■ Exercise aim: Within the records below, find each line with the word "independent" and copy it out.

■ Records to process:
"""

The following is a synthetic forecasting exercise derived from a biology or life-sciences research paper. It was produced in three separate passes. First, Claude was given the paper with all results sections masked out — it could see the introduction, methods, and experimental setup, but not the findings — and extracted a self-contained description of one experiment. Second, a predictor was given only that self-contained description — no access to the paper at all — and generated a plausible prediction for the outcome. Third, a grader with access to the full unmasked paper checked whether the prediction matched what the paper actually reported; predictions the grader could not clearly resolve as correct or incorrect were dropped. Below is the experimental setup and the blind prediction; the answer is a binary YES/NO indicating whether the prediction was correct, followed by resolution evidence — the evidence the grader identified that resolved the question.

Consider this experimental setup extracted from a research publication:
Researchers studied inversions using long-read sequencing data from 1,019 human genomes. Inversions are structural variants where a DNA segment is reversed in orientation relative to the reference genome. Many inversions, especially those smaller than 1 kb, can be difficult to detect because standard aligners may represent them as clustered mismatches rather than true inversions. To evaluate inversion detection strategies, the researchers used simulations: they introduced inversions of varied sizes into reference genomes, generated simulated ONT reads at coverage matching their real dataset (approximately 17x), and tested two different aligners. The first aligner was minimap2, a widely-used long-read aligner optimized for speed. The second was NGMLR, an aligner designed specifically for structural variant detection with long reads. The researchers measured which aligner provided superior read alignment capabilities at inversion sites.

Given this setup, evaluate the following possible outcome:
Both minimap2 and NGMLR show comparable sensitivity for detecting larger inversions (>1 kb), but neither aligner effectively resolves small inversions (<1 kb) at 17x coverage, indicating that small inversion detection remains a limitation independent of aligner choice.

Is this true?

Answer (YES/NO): NO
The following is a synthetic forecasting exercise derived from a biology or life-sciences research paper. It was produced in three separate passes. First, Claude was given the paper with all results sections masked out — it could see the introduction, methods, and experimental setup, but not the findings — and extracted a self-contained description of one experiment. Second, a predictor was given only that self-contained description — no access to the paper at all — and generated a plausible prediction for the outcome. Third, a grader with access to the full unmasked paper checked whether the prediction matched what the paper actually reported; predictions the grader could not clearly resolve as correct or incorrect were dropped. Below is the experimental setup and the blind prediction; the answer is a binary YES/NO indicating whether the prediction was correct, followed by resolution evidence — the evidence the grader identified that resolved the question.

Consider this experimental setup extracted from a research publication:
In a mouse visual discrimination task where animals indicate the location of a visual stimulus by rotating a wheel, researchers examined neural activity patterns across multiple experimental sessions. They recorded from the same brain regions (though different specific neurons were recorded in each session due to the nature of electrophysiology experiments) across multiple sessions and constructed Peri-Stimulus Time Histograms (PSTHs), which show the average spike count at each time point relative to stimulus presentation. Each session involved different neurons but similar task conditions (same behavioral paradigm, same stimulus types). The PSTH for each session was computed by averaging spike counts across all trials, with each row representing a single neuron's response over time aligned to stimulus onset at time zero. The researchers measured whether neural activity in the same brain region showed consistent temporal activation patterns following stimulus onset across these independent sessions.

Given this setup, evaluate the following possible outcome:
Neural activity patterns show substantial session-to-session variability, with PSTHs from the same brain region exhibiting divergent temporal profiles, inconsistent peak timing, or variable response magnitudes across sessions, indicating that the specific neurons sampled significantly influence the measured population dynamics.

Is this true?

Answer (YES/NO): NO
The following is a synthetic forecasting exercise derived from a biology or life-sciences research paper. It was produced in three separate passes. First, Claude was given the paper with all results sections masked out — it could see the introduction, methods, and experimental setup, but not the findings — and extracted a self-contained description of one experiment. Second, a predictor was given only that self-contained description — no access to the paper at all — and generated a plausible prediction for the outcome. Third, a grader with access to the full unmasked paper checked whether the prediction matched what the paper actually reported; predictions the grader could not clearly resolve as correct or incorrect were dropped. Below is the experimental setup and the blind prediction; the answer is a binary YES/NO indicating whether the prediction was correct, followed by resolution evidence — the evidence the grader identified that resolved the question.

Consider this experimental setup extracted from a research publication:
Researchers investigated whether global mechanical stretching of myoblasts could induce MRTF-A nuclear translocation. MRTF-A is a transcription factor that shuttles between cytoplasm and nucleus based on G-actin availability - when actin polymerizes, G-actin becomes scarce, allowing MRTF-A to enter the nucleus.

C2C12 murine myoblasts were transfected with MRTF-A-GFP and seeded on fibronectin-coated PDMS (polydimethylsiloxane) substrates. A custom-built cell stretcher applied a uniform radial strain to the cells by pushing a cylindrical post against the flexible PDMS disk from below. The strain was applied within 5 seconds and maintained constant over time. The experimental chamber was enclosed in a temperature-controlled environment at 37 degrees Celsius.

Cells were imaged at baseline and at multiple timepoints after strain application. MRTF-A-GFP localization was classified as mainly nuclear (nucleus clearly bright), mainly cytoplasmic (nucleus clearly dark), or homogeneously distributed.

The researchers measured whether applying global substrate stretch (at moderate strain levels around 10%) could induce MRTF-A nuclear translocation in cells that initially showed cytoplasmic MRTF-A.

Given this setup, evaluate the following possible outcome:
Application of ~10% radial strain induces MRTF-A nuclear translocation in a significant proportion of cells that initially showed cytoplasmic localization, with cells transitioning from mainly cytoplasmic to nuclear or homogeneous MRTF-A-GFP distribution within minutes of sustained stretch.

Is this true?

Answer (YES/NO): YES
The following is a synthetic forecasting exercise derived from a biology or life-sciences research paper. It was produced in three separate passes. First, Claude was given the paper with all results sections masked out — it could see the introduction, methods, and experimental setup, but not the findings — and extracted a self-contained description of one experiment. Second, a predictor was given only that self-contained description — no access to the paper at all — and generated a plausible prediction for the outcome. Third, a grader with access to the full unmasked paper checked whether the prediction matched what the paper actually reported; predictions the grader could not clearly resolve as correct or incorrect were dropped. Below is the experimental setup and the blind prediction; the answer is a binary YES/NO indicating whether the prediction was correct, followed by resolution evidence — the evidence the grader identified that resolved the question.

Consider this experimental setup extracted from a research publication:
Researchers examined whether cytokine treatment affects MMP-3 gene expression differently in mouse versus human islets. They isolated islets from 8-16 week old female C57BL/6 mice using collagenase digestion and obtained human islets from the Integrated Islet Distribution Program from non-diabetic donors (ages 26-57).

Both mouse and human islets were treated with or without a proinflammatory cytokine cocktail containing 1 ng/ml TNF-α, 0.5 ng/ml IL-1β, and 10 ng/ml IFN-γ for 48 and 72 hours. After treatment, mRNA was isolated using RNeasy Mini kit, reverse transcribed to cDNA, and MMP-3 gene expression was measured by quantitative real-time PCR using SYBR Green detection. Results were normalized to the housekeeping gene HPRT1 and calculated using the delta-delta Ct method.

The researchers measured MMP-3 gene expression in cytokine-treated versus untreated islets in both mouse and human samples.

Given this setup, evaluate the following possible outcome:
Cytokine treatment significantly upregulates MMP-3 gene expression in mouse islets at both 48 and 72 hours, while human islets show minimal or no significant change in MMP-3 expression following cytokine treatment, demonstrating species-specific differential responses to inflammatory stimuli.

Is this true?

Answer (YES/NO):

"""

■ Task response:
Both minimap2 and NGMLR show comparable sensitivity for detecting larger inversions (>1 kb), but neither aligner effectively resolves small inversions (<1 kb) at 17x coverage, indicating that small inversion detection remains a limitation independent of aligner choice.
In a mouse visual discrimination task where animals indicate the location of a visual stimulus by rotating a wheel, researchers examined neural activity patterns across multiple experimental sessions. They recorded from the same brain regions (though different specific neurons were recorded in each session due to the nature of electrophysiology experiments) across multiple sessions and constructed Peri-Stimulus Time Histograms (PSTHs), which show the average spike count at each time point relative to stimulus presentation. Each session involved different neurons but similar task conditions (same behavioral paradigm, same stimulus types). The PSTH for each session was computed by averaging spike counts across all trials, with each row representing a single neuron's response over time aligned to stimulus onset at time zero. The researchers measured whether neural activity in the same brain region showed consistent temporal activation patterns following stimulus onset across these independent sessions.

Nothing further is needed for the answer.